Department of Biomedical Informatics, Vanderbilt University, School of Medicine, Nashville, Tennessee, USA.
J Am Med Inform Assoc. 2012 May-Jun;19(3):368-74. doi: 10.1136/amiajnl-2011-000484. Epub 2011 Oct 8.
To evaluate the performance of a system that extracts medication information and administration-related actions from patient short message service (SMS) messages.
Mobile technologies provide a platform for electronic patient-centered medication management. MyMediHealth (MMH) is a medication management system that includes a medication scheduler, a medication administration record, and a reminder engine that sends text messages to cell phones. The object of this work was to extend MMH to allow two-way interaction using mobile phone-based SMS technology. Unprompted text-message communication with patients using natural language could engage patients in their healthcare, but presents unique natural language processing challenges. The authors developed a new functional component of MMH, the Patient-centered Automated SMS Tagging Engine (PASTE). The PASTE web service uses natural language processing methods, custom lexicons, and existing knowledge sources to extract and tag medication information from patient text messages.

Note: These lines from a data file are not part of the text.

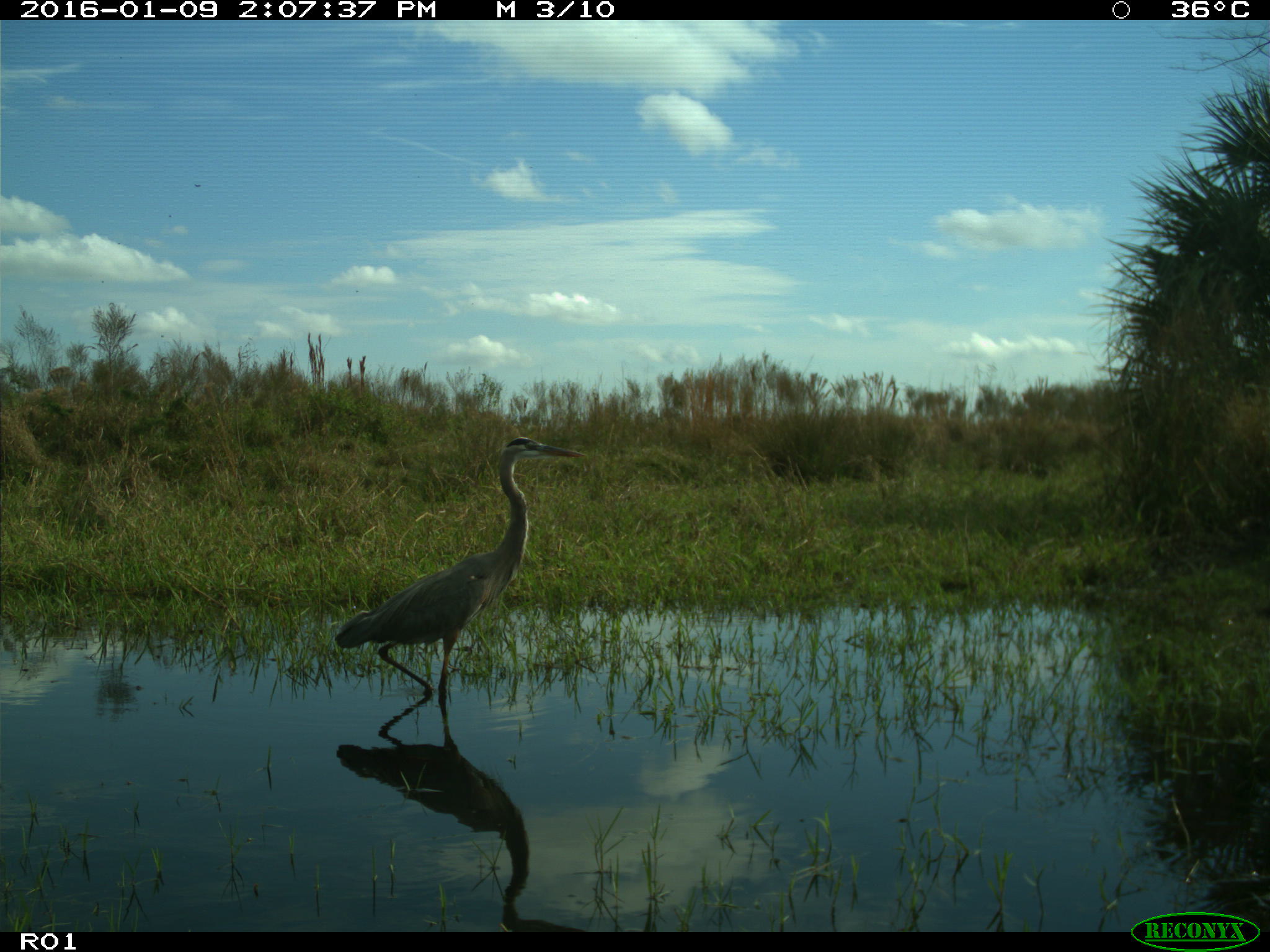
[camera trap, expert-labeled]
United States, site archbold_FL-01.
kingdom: Animalia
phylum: Chordata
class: Aves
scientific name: Aves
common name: birds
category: unidentified bird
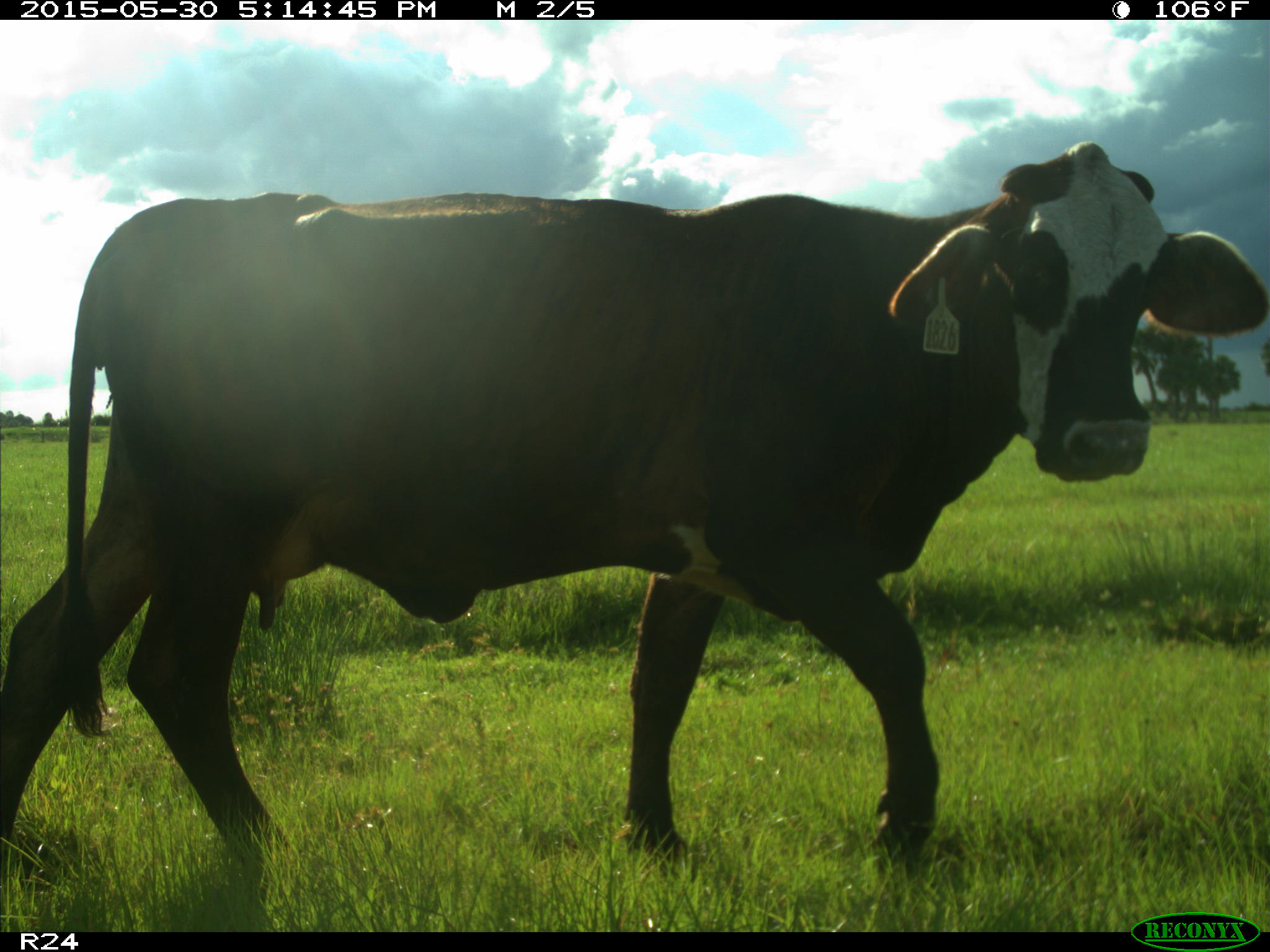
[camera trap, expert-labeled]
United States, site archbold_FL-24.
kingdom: Animalia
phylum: Chordata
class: Mammalia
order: Artiodactyla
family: Bovidae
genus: Bos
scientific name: Bos taurus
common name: domestic cow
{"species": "Bos taurus (domestic cow)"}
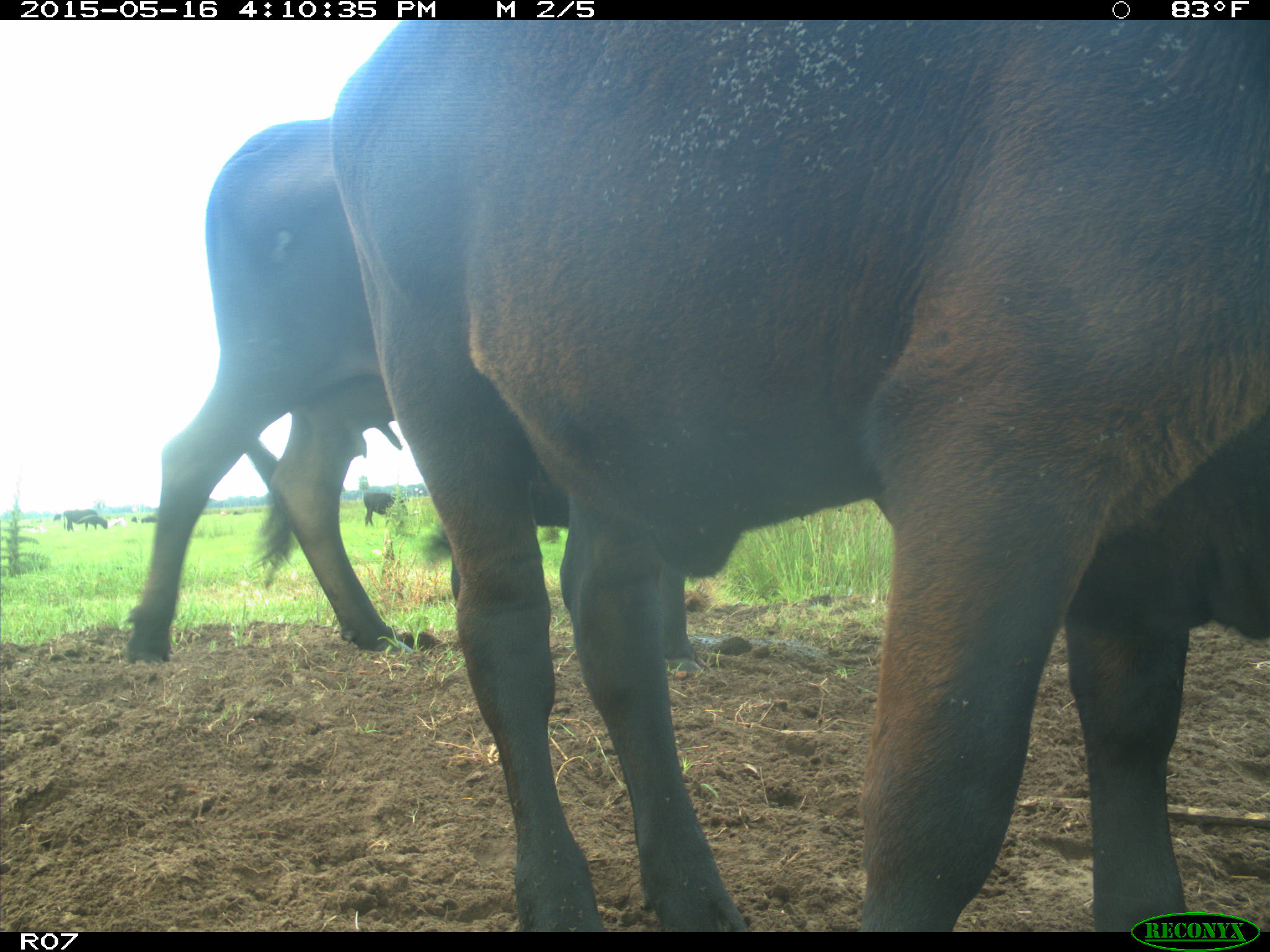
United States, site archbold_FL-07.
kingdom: Animalia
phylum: Chordata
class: Mammalia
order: Artiodactyla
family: Bovidae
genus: Bos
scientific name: Bos taurus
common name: domestic cow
Bos taurus (domestic cow).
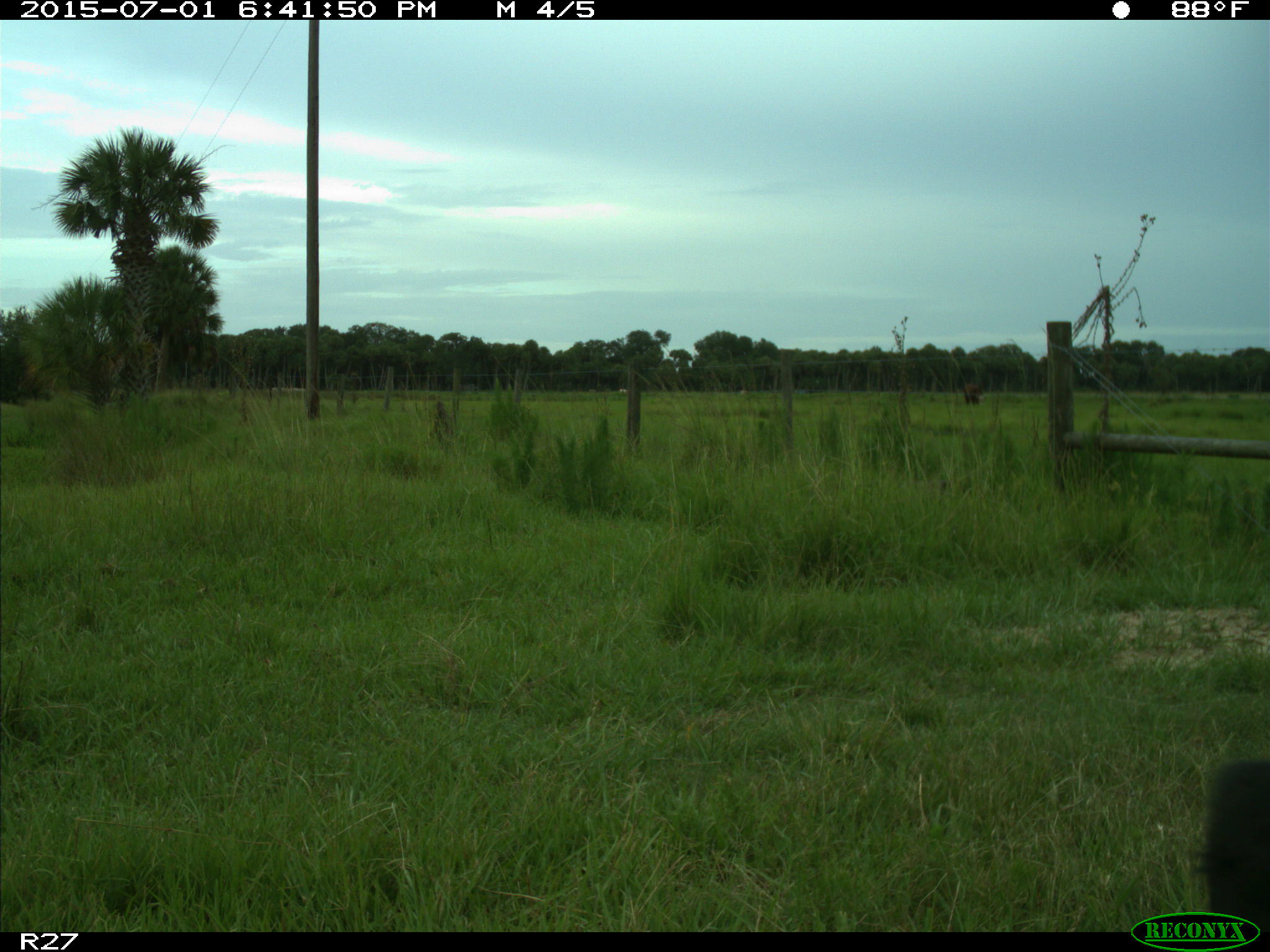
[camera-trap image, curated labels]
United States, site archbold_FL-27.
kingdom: Animalia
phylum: Chordata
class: Mammalia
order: Artiodactyla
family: Bovidae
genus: Bos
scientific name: Bos taurus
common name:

A pilot evaluation of PASTE was completed using 130 medication messages anonymously submitted by 16 volunteers via a website. System output was compared with manually tagged messages.
Verified medication names, medication terms, and action terms reached high F-measures of 91.3%, 94.7%, and 90.4%, respectively. The overall medication name F-measure was 79.8%, and the medication action term F-measure was 90%.
Other studies have demonstrated systems that successfully extract medication information from clinical documents using semantic tagging, regular expression-based approaches, or a combination of both approaches. This evaluation demonstrates the feasibility of extracting medication information from patient-generated medication messages.
评估从患者短消息服务 (SMS) 消息中提取药物信息和管理相关操作的系统性能。
移动技术为电子以患者为中心的药物管理提供了平台。MyMediHealth (MMH) 是一种药物管理系统,包括药物调度程序、药物管理记录和向手机发送短信的提醒引擎。这项工作的目的是扩展 MMH,允许使用基于手机的 SMS 技术进行双向交互。使用自然语言与患者进行无提示的短信通信可以使患者参与他们的医疗保健,但这带来了独特的自然语言处理挑战。作者开发了 MMH 的一个新功能组件,即患者为中心的自动化 SMS 标记引擎 (PASTE)。PASTE 网络服务使用自然语言处理方法、自定义词典和现有知识库从患者短信中提取和标记药物信息。
通过网站匿名提交了 16 名志愿者的 130 条药物信息,对 PASTE 进行了试点评估。系统输出与手动标记的消息进行了比较。
验证后的药物名称、药物术语和操作术语的 F 度量分别达到 91.3%、94.7%和 90.4%。总体药物名称 F 度量为 79.8%,药物操作术语 F 度量为 90%。
其他研究已经证明了使用语义标记、基于正则表达式的方法或这两种方法的组合从临床文档中成功提取药物信息的系统。这项评估证明了从患者生成的药物消息中提取药物信息的可行性。